=== 情報の活用 ===
(a) ホームズ小説の紹介文を二文で要約しなさい。
(b) ホームズ小説の紹介文を、最後の文の続きから書き進めなさい。

=== 読むための抜粋 ===
■ ■ ■ ■ ■

小説『シャーロック・ホームズ氏の素敵な冒険』

2012-03-20 22:28:47 | 映画・舞台等関連情報や雑感

シャーロック・ホームズ氏の素敵な冒険―ワトスン博士の未発表手記による (扶桑社ミステリー)
ニコラス・メイヤー
扶桑社


「本」ではなくこのカテゴリーで。
古今東西シャーロック・ホームズ物のパロディ、パスティーシュは山ほど出ていますが(ガイ・リッチー監督による二作品も或る意味二次創作だと思う)おそらく最も有名かつ作品としての完成度も高いのが、映画製作者・監督・脚本家としても知られるニコラス・メイヤーのこの小説だと思います。
原作が出版されたのは1974年、日本では翌75年に立風書房から刊行され、その後、1988年に上記扶桑社ミステリー文庫に収められましたが、残念ながら現在は増刷されていないようです。

まず、表紙及び中表紙のタイトル表記が
ワトソン博士の未発表手記による シャーロック・ホームズ氏の素敵な冒険
また著者名も
「故 J. H. ワトソン博士著 ニコラス・メイヤー編」
となっているなど、遊び心に溢れています。
内容も、それ以前のシャーロキアンの研究成果を随所に取り入れています。話の序盤で明らかになるネタなので書いてしまいますが、根本にあるのは「モリアーティ教授=ホームズの妄想」説です。
その妄想及びコカイン依存が看過し難いレベルとなったため、ワトソンとシャーロックの兄マイクロフトが、彼を治療に連れて行ったのが、ウィーンのジークムント・フロイト博士の所だった──という展開も秀逸。

■ ■ ■ ■ ■

=== 元データ ===
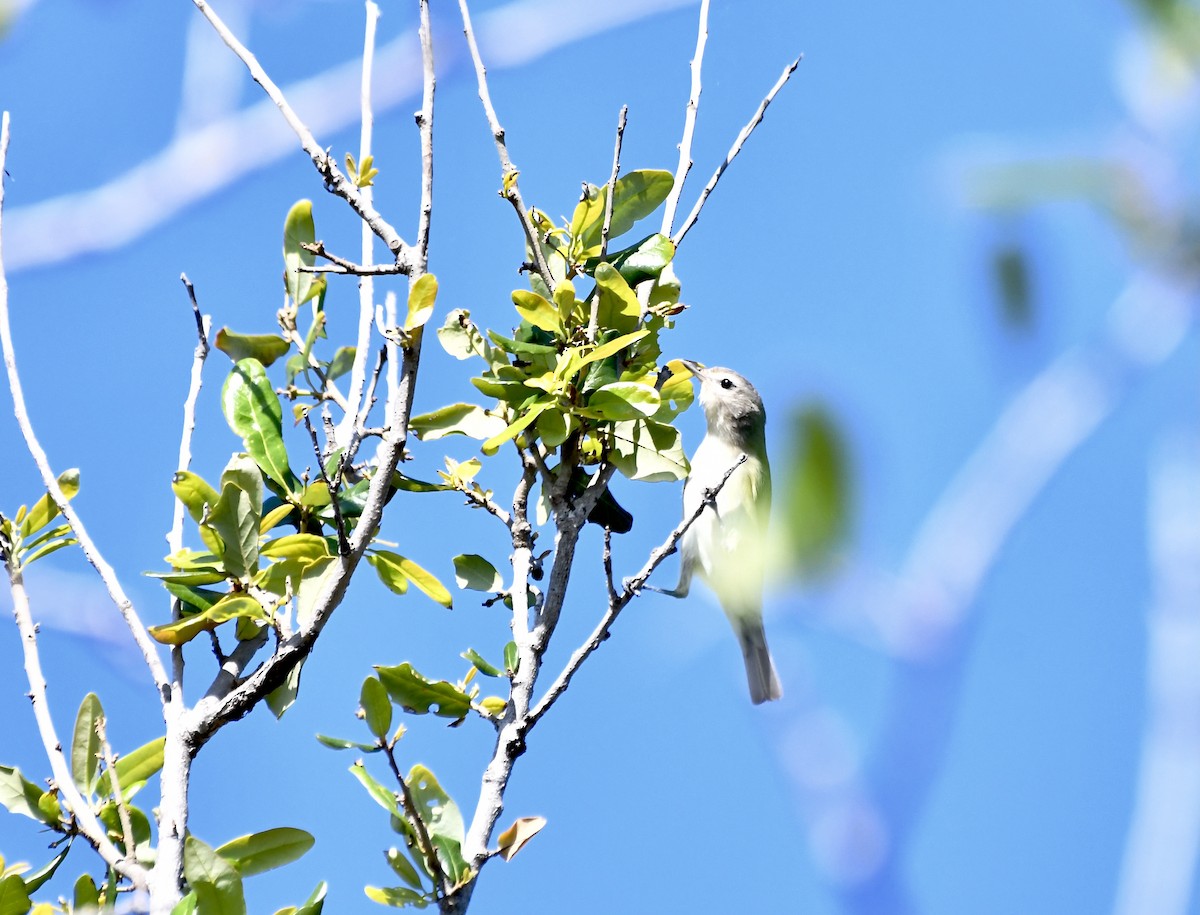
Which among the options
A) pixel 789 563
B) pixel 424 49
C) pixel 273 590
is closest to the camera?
pixel 789 563

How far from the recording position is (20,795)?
2.79 meters

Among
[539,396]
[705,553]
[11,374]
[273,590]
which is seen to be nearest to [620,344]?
[539,396]

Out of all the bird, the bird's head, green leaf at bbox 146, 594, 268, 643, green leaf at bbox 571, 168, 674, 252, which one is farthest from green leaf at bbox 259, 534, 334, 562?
the bird's head

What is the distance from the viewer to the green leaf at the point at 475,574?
327 cm

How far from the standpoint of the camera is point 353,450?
3.08 m

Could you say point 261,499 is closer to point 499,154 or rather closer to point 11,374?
point 11,374

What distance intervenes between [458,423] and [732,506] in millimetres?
3947

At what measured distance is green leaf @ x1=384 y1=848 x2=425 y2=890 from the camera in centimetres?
280

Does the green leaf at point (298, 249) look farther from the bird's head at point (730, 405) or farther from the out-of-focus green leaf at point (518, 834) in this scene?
the bird's head at point (730, 405)

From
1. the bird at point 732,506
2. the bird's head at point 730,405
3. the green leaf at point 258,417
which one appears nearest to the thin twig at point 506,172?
the green leaf at point 258,417

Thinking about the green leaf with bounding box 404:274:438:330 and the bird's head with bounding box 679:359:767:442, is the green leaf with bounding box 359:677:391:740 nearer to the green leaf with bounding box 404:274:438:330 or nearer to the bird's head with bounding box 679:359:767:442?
the green leaf with bounding box 404:274:438:330

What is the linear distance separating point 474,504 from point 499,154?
0.87 meters

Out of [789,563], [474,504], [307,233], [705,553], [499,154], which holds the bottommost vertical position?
[789,563]

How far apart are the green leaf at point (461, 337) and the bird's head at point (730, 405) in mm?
4272
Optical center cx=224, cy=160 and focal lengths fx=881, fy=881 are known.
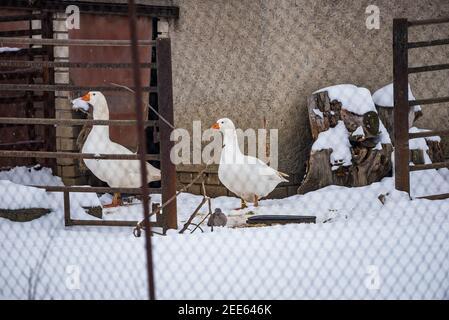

■ ■ ■ ■ ■

=== 課題の解答 ===
(a) ニコラス・メイヤーが1974年に発表したこの小説は、数あるシャーロック・ホームズ物のパロディやパスティーシュの中でもおそらく最も有名で完成度が高いと筆者は考えており、表紙のタイトルや「故 J. H. ワトソン博士著 ニコラス・メイヤー編」という著者名の表記には遊び心があふれている。内容はシャーロキアンの研究成果を取り入れた「モリアーティ教授=ホームズの妄想」説が根本にあり、妄想とコカイン依存が深刻になったホームズを、ワトソンと兄マイクロフトがウィーンのフロイト博士のもとへ治療に連れて行く展開が秀逸だとされている。

(b)
なぜホームズがそんな妄想を抱くに到ったか、ということについては触れないでおきます。ヨーロッパで新たな事件に巻き込まれるホームズとワトソンの活躍も見どころ。
大胆な設定ながら、全体を通してコナン・ドイルの原作シリーズやキャラクターへの深い愛情が感じられる傑作です。
私にとってメイヤーは映画版『スター・トレック』シリーズ(もちろんオリジナルキャストの方)の脚本、監督、製作者としても馴染み深い人でもあり、勝手に親近感を抱いております。

そしてこの『素敵な冒険』、メイヤー自身の脚色、ハーバート・ロス監督により『シャーロック・ホームズの素敵な挑戦』として映画化もされています。
アマゾンを覗いて見ても、DVD化はされていないようで残念──と思っていたら、allcinema SELECTION の一つとして2月末に発売されていたんですね!→こちら

というわけで申し込むことにしました。実は映画の方は観たことないんですよ。キャスティングがシブイですねー!これで長年の悲願が叶えられます。